Repeat all the data exactly, and where a record holds a picture, leave that picture out.

▸ Stored data entries
____

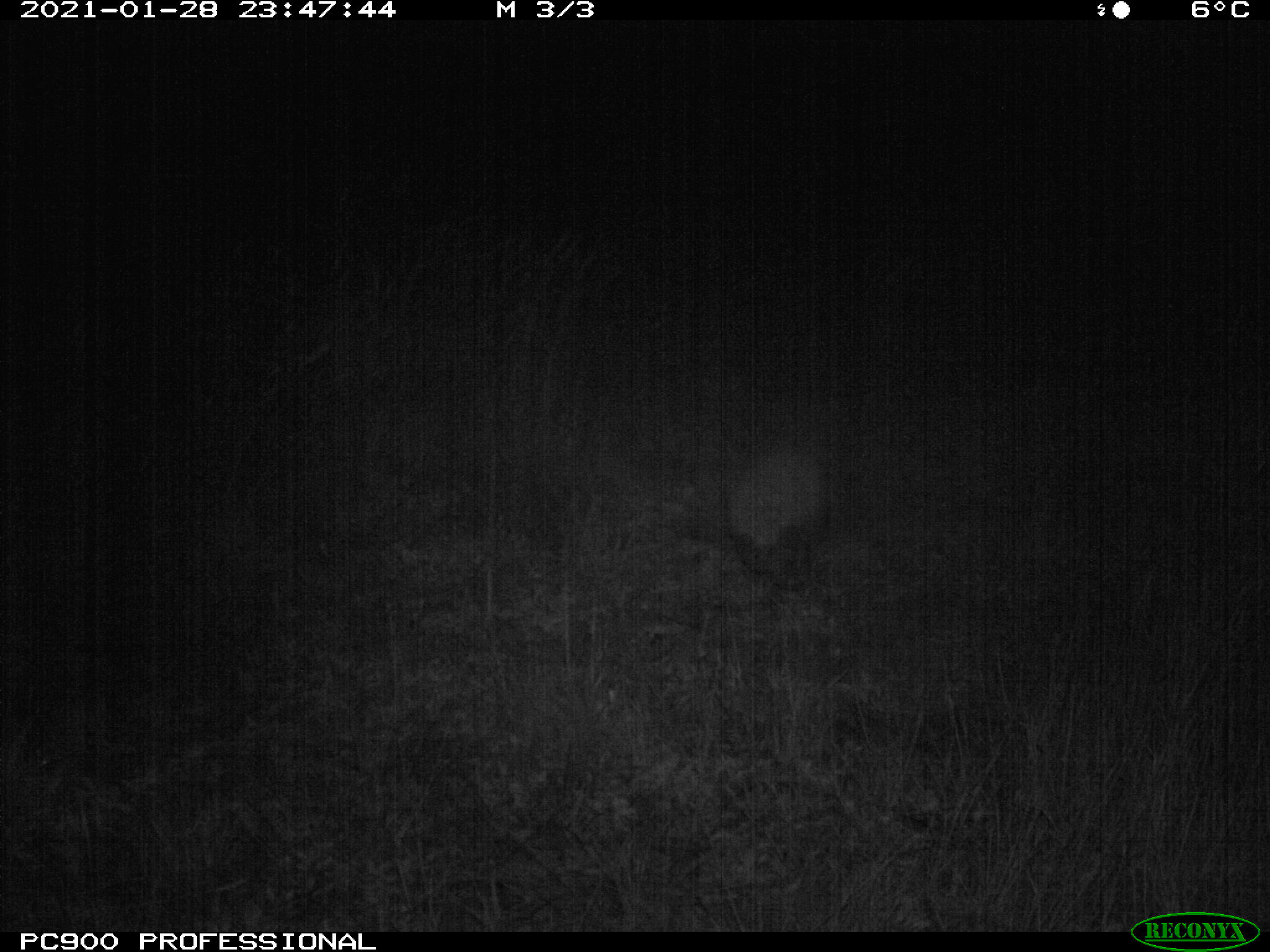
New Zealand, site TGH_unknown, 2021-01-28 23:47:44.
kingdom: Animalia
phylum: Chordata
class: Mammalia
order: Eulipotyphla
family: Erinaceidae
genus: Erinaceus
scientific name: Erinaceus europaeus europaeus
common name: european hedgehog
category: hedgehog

____

▸ Response area
New Zealand, site TGH_unknown, 2021-01-28 23:47:44.
kingdom: Animalia
phylum: Chordata
class: Mammalia
order: Eulipotyphla
family: Erinaceidae
genus: Erinaceus
scientific name: Erinaceus europaeus europaeus
common name: european hedgehog
category: hedgehog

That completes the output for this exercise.